Pausa. Arriaga conta isso com um tom de voz que dá medo em qualquer um. Afinal, ele é um boxeador. Segundo dizem, perdeu o olfato numa briga de rua. Seus filmes são fortes. Ele pratica caça nas férias. Com arco e flecha. O crítico deve ter 'googado" isso antes de se meter com ele num duelo, penso. O jantar está ótimo. Pergunto se ele curte a Espanha. Ele diz que sim. “Da Espanha só não curto as touradas. Não dá para curtir um esporte em que um cara precisa colocar meias rosas”, brinca.


E o Brasil? Ele diz que ama o Brasil. Que foi há um mês ao Rio de Janeiro e ao Rio Grande do Sul para o lançamento do seu novo filme. Agora também está dirigindo. O filme, dizem, é ótimo. Dêem uma 'googada' por aí porque, quem viu, diz que é bem bom. Só vi o trailer e adorei. Pelo papo que tive com ele, deve ser mesmo muito legal. Para conhecê-lo um pouco mais, veja trecho de um documentário que a escola Cuca está fazendo com criativos respondendo à pergunta “O que você faz quando não tem ideia”?


Miguel Bemfica


ECD JWT Delvico, Diretor e Professor da escolacuca.com


*Arriaga é mexicano e nasceu em 1958. Com o roteiro de "Babel", concorreu ao Oscar de melhor roteiro original em 2007.

Comentários

Renata - QUE INVEJA!!!!!!!!!!!!!!!!!!!!!!!!!!!!!!!!!!!!!!!

Alexandre Lucas -  Muito bom, Miguel! Parabéns!

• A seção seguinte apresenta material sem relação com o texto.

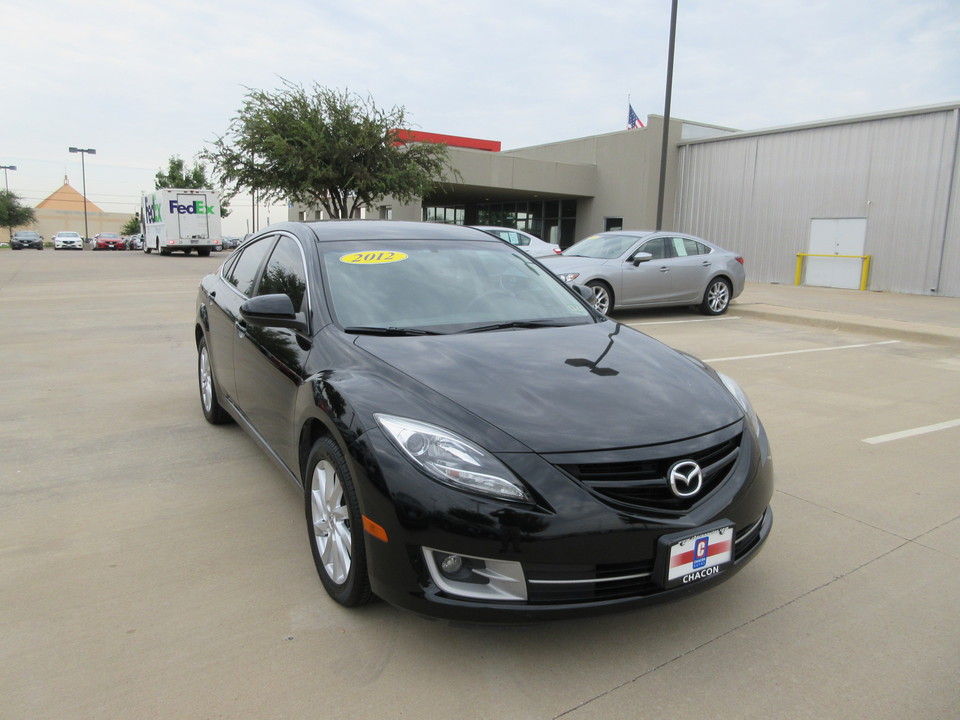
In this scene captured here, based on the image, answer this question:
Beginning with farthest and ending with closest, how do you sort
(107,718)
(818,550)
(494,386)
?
1. (818,550)
2. (494,386)
3. (107,718)

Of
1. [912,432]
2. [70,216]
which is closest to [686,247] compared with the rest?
[912,432]

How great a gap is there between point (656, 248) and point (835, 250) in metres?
11.5

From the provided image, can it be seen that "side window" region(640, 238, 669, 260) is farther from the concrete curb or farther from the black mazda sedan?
the black mazda sedan

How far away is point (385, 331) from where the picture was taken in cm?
334

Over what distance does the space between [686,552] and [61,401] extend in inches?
224

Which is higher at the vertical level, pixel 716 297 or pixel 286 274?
pixel 286 274

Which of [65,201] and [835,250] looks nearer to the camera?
[835,250]

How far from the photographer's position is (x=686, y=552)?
7.94 ft

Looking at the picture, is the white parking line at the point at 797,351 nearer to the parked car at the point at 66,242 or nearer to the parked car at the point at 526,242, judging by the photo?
the parked car at the point at 526,242

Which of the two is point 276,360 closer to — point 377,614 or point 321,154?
point 377,614

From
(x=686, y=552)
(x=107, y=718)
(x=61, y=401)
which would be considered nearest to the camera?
(x=107, y=718)

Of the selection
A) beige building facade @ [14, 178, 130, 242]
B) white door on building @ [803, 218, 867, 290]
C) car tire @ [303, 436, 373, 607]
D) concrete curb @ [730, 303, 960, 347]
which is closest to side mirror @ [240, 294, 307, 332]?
car tire @ [303, 436, 373, 607]

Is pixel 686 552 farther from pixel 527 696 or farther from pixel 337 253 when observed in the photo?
pixel 337 253

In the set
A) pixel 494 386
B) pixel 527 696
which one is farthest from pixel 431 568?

Tamiris -  Tenho muita admiração por quem escreve bons roteiros. Quem sabe um dia consigo um :)


Walter Lencina -  A gente pode matar pelas nossas palavras ou nascer pelas palavras de outros. Tanto faz. O que importa é que, quando alguém tem a palavra, temos que ouvir com ouvidos bem atentos, e era o caso. Valeu, Miguel.


Izabela Domingues - Parabéns, Miguel. Exercitando o lado jornalista também, hein? Grande beijo e feliz 2010.


rodrigo luchini - Arrasando Miguel. Eu diria q iniciará teu ano com pé direito no peito do mundo. Parabéns e confesso tbm...inveja. Abcs


Alex Garbini - Grande Miguel, Parabéns por esse excelente bate-papo. Inteligente e estimulante para continuar lutando por minhas palavras, ideias e conceitos. Super abraço.